> [TO DO]: Rewrite all the items below with "closest" changed to "nearest" wherever it occurs and everything else left as it is. Leave the pictures out of your answer.

--- RECORDS PROVIDED ---

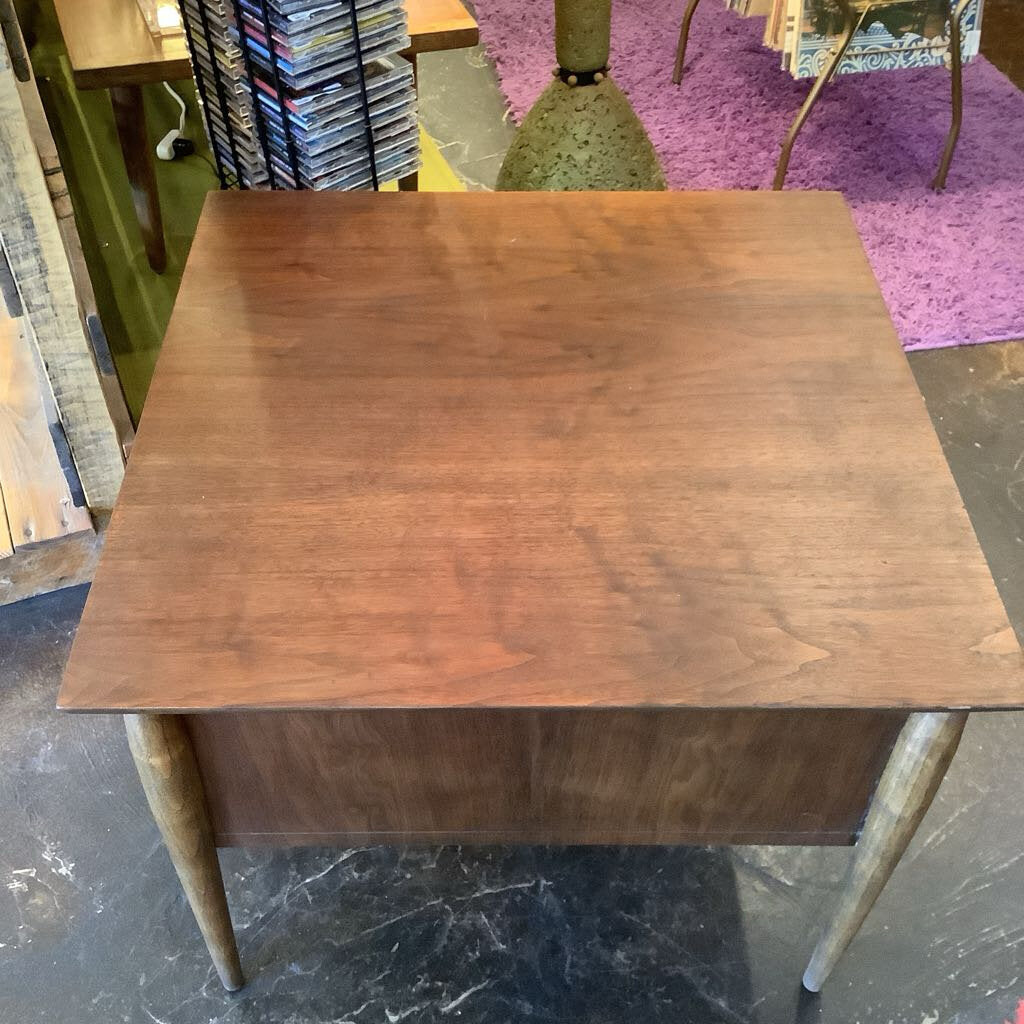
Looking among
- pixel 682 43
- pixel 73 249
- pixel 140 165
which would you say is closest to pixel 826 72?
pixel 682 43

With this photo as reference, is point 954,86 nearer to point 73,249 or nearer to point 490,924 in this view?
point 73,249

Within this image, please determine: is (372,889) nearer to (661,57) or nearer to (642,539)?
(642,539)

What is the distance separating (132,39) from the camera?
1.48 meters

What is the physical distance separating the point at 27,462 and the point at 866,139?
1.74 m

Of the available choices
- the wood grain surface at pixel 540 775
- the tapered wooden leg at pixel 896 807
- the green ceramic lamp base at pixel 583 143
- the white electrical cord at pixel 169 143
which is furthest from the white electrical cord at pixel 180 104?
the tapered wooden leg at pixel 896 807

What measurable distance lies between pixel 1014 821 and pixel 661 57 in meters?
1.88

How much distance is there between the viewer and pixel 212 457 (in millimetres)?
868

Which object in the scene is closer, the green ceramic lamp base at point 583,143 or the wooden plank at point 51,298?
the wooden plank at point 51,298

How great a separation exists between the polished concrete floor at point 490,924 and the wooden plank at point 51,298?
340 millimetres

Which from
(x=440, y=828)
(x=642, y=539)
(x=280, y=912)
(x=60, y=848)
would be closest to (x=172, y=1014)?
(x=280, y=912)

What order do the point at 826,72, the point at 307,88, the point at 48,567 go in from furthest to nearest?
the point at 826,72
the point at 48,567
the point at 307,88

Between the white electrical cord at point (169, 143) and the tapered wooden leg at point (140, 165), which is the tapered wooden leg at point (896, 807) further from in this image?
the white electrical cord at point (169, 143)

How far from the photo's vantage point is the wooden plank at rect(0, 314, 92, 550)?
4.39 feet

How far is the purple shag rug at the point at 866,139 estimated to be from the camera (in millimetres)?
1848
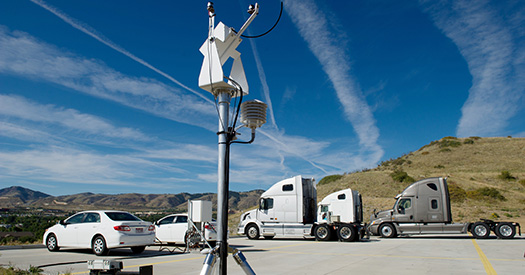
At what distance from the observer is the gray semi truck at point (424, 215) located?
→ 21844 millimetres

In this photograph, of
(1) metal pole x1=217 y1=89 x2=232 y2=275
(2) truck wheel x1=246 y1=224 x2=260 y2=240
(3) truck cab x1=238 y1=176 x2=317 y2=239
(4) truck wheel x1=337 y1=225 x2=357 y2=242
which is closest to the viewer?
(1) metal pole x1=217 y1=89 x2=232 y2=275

---

> [EXERCISE RESPONSE]:
Looking among
- pixel 682 43
- pixel 73 249
- pixel 140 165
which would you say is nearest to pixel 826 72?
pixel 682 43

With this photo as reference, is point 954,86 nearer to point 73,249 or nearer to point 490,924 in this view?
point 73,249

Within this image, please determine: is (372,889) nearer to (661,57) or nearer to (642,539)?
(642,539)

What is the distance separating (132,39) from the camera?
1.48 meters

What is the physical distance separating the point at 27,462 and the point at 866,139?
1.74 m

Of the available choices
- the wood grain surface at pixel 540 775
- the tapered wooden leg at pixel 896 807
- the green ceramic lamp base at pixel 583 143
- the white electrical cord at pixel 169 143
which is furthest from the white electrical cord at pixel 180 104?
the tapered wooden leg at pixel 896 807

What measurable distance lies between pixel 1014 821 and pixel 661 57 in meters?
1.88

How much distance is there between the viewer and pixel 212 457 (in millimetres)?
868

Which object in the scene is closer, the green ceramic lamp base at point 583,143 or the wooden plank at point 51,298?
the wooden plank at point 51,298

How great a separation exists between the polished concrete floor at point 490,924 and the wooden plank at point 51,298?
340 millimetres

Which from
(x=440, y=828)
(x=642, y=539)
(x=280, y=912)
(x=60, y=848)
would be nearest to (x=172, y=1014)?
(x=280, y=912)

What order do the point at 826,72, the point at 307,88, the point at 48,567 go in from furthest to nearest?
the point at 826,72
the point at 48,567
the point at 307,88

Between the white electrical cord at point (169, 143) and the tapered wooden leg at point (140, 165), which is the tapered wooden leg at point (896, 807) further from in this image?
the white electrical cord at point (169, 143)

How far from the photo's vantage point is the wooden plank at rect(0, 314, 92, 550)?
4.39 feet

How far is the purple shag rug at the point at 866,139 estimated to be from the camera (in millimetres)?
1848
At what distance from the observer is the gray semi truck at point (424, 215) located?
→ 21844 millimetres

In this photograph, of
(1) metal pole x1=217 y1=89 x2=232 y2=275
(2) truck wheel x1=246 y1=224 x2=260 y2=240
(3) truck cab x1=238 y1=176 x2=317 y2=239
(4) truck wheel x1=337 y1=225 x2=357 y2=242
which is nearest to the viewer?
(1) metal pole x1=217 y1=89 x2=232 y2=275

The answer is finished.